--- begin EXCERPT ---

Nod for contempt proceedings against Li Shengwu
SINGAPORE: Singapore’s High Court yesterday granted leave for the attorney-general’s office to begin contempt of court proceedings against Li Shengwu, a grandson of the city state’s late founding leader Lee Kuan Yew, over comments he made last month about the country’s legal system.
According to correspondence released by Li, the attorney-general’s chambers (AGC) had offered to stop pursuing the case against Li, whose uncle is the nation’s current Prime Minister Lee Hsien Loong, if he apologised by Monday afternoon for a Facebook post from July 15 in which Li said “the Singapore government is very litigious and has a pliant court system.”
In a reply to the AGC’s offer, Li wrote in a letter dated Aug 18: “The truth matters: I cannot confess to a crime I did not commit in return for a discontinuance of the legal proceedings against me.”

--- end EXCERPT ---
--- begin MATERIAL ---

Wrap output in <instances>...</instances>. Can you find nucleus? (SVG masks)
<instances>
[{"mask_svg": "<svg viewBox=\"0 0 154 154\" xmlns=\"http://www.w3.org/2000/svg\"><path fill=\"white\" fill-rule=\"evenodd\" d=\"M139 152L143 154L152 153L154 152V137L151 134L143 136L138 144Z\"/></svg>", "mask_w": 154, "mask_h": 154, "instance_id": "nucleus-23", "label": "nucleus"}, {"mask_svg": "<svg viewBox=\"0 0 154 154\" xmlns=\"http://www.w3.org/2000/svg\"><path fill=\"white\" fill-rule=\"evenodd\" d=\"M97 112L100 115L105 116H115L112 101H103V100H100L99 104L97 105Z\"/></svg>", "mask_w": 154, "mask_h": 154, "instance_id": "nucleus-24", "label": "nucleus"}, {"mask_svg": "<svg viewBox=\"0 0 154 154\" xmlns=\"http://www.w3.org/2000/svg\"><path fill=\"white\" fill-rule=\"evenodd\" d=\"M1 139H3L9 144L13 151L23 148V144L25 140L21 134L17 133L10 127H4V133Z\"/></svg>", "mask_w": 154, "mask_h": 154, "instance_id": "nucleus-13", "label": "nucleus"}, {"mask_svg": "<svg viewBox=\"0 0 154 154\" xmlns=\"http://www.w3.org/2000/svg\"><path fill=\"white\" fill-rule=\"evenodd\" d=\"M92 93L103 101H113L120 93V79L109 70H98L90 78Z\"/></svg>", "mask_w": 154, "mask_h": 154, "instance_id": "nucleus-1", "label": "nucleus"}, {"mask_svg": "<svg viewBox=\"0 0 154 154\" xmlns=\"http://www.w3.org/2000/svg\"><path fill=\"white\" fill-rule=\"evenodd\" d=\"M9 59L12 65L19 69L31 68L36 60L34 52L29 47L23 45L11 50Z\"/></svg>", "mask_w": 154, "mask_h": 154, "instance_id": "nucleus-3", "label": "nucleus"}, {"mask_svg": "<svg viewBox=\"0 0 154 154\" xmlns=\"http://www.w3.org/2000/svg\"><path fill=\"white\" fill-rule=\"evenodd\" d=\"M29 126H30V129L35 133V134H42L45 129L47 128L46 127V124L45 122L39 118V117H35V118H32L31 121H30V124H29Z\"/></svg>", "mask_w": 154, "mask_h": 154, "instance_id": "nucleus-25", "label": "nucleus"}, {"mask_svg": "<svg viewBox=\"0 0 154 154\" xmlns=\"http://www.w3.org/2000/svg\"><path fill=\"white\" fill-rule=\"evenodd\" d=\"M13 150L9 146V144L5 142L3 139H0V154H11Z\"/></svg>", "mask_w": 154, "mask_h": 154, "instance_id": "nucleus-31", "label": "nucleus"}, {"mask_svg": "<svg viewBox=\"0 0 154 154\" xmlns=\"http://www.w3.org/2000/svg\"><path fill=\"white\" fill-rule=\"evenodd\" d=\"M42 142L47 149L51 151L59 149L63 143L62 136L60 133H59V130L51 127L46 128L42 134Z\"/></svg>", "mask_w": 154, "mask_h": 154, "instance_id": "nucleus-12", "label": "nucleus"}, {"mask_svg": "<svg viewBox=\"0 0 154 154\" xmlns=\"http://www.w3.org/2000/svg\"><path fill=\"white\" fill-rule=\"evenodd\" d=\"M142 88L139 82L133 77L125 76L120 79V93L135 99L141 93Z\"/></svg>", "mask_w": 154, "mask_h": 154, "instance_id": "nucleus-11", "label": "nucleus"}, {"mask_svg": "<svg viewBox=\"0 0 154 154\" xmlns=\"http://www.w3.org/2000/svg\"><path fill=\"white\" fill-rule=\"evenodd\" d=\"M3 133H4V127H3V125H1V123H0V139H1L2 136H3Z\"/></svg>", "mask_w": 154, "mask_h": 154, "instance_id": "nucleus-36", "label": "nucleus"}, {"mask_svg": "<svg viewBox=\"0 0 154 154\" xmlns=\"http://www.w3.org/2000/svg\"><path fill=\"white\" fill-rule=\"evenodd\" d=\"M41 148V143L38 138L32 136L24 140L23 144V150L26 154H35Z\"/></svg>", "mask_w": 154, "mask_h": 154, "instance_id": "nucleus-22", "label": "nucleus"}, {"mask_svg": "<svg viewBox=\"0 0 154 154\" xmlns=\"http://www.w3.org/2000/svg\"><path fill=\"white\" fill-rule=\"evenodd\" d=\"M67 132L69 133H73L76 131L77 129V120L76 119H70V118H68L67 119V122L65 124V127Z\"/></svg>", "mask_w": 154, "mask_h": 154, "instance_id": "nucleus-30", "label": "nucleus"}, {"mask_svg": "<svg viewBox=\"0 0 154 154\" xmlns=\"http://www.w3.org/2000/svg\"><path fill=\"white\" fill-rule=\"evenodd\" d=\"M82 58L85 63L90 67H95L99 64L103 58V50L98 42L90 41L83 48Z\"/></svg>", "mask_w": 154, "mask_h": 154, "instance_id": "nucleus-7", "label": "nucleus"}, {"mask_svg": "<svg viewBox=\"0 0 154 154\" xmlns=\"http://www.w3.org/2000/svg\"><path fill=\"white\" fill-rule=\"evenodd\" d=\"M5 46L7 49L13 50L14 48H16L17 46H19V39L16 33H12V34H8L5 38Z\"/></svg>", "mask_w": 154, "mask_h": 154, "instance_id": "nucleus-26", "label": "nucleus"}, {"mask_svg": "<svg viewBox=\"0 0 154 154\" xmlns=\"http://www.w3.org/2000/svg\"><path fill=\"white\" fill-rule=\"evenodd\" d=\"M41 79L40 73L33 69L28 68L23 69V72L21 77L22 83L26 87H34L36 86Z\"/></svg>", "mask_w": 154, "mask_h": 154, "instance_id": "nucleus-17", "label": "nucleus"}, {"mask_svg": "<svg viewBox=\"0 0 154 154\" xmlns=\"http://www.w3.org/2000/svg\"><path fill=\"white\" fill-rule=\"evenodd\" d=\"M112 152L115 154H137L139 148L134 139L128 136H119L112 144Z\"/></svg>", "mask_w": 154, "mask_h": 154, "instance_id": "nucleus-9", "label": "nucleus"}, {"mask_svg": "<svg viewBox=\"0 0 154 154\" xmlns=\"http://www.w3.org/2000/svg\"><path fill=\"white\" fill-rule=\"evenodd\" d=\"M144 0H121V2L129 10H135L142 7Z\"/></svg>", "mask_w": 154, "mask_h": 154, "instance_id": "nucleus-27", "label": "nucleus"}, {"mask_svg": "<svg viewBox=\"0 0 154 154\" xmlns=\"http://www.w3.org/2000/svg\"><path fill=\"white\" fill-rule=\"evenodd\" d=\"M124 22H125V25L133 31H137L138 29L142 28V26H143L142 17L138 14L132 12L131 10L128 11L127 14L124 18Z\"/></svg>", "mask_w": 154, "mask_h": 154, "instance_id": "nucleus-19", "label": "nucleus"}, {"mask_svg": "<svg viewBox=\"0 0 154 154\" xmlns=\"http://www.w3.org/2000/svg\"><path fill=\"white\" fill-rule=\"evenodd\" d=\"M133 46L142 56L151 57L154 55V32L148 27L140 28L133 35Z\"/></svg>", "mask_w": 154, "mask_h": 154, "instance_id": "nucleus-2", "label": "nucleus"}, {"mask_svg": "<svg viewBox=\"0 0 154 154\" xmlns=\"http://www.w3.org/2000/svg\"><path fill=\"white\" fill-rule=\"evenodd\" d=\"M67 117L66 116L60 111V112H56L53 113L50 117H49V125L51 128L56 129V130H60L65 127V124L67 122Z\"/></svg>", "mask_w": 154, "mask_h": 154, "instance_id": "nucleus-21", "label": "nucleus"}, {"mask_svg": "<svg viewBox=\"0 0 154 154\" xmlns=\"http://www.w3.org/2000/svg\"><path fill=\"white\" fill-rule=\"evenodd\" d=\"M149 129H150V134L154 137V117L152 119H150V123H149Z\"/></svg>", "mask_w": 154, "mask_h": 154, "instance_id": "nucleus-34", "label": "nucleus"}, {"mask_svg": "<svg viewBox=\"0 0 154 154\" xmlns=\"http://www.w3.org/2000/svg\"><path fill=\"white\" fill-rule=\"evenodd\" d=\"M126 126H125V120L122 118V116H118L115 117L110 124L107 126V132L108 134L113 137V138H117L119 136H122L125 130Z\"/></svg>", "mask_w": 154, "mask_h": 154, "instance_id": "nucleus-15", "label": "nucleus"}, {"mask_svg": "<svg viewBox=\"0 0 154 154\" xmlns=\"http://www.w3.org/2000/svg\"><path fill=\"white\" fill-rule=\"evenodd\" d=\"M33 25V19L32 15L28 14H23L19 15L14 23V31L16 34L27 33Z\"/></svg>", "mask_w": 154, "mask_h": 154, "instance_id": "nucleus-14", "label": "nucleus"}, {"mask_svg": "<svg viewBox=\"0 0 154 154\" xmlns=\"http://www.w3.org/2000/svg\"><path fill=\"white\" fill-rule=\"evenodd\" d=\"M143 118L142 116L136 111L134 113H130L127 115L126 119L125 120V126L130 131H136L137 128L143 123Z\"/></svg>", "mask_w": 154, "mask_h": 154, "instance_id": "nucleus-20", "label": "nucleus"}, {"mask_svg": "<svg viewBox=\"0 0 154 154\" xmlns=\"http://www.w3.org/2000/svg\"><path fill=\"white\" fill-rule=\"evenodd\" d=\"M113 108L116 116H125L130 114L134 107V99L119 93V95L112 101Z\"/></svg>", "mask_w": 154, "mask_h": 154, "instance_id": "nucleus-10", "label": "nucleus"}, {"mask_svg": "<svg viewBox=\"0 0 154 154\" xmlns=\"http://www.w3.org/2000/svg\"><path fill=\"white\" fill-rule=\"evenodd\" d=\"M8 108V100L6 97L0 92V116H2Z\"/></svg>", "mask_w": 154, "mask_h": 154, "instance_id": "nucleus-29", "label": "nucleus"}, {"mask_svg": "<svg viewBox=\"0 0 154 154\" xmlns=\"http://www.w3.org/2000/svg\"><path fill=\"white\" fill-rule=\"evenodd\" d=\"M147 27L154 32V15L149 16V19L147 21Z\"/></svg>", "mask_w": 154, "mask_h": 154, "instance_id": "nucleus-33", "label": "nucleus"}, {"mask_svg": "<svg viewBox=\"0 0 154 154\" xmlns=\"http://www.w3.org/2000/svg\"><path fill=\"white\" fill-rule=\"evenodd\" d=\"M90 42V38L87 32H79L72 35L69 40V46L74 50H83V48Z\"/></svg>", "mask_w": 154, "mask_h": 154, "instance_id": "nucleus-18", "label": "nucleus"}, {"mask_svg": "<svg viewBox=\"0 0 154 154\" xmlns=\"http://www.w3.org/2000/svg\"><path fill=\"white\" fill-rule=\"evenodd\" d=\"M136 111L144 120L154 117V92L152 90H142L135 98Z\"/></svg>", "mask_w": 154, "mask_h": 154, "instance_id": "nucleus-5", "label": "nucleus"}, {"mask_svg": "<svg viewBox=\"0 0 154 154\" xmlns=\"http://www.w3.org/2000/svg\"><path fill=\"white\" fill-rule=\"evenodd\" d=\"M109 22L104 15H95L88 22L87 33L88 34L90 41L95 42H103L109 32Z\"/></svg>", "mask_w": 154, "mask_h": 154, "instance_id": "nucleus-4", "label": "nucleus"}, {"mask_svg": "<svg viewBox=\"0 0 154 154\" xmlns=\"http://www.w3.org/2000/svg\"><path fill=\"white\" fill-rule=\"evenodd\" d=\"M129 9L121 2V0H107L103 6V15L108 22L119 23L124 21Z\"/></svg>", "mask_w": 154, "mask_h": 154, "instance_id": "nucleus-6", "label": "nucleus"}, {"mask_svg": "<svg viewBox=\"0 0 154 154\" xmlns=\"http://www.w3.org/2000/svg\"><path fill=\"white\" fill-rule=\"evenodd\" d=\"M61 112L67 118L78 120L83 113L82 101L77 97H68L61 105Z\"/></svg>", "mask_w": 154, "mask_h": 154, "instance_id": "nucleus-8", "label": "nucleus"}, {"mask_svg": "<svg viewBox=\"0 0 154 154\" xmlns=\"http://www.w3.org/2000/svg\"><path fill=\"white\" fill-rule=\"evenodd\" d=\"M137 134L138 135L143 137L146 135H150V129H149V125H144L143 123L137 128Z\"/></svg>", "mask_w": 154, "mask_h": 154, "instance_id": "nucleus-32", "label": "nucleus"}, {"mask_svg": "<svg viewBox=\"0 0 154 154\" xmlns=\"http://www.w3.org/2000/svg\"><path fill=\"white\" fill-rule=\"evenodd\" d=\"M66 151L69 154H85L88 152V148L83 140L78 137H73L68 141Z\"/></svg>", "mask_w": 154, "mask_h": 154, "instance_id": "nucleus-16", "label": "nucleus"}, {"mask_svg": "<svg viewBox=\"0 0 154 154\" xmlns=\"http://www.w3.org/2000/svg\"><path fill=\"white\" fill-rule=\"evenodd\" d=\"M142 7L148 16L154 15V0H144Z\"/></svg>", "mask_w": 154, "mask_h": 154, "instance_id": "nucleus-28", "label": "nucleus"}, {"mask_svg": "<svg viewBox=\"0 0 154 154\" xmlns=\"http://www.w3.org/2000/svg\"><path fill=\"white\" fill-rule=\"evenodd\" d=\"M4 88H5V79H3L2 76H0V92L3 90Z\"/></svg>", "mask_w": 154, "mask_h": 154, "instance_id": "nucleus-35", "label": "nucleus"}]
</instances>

--- end MATERIAL ---

== TASKS TO PERFORM ==
**A.** From the news report on the contempt case against Li Shengwu, output the passage word for word, starting with "Nod for contempt" and going on through "country’s legal system.".
**B.** Write the next part of the news report on the contempt case against Li Shengwu, picking up after its last sentence.

== EXPECTED RESULTS ==
**A.**
Nod for contempt proceedings against Li Shengwu
SINGAPORE: Singapore’s High Court yesterday granted leave for the attorney-general’s office to begin contempt of court proceedings against Li Shengwu, a grandson of the city state’s late founding leader Lee Kuan Yew, over comments he made last month about the country’s legal system.

**B.**
Senior state counsel Francis Ng, from the AGC, has previously described the Facebook post as an egregious and baseless attack on the Singapore legal system.
Li, who is a junior fellow at Harvard University in Cambridge, Massachusetts, yesterday posted Facebook links to the offer letter and his response. In that response, Li said the AGC has now accepted he doesn’t need to delete his now amended Facebook post. On Aug 4, Li said he did not mean to attack the Singapore judiciary and he had amended the “private” post to avoid misunderstanding.
The AGC declined to provide comment on the correspondence Li released.
Li’s troubles are related to a feud between Lee Kuan Yew’s three children over the fate of Lee’s house.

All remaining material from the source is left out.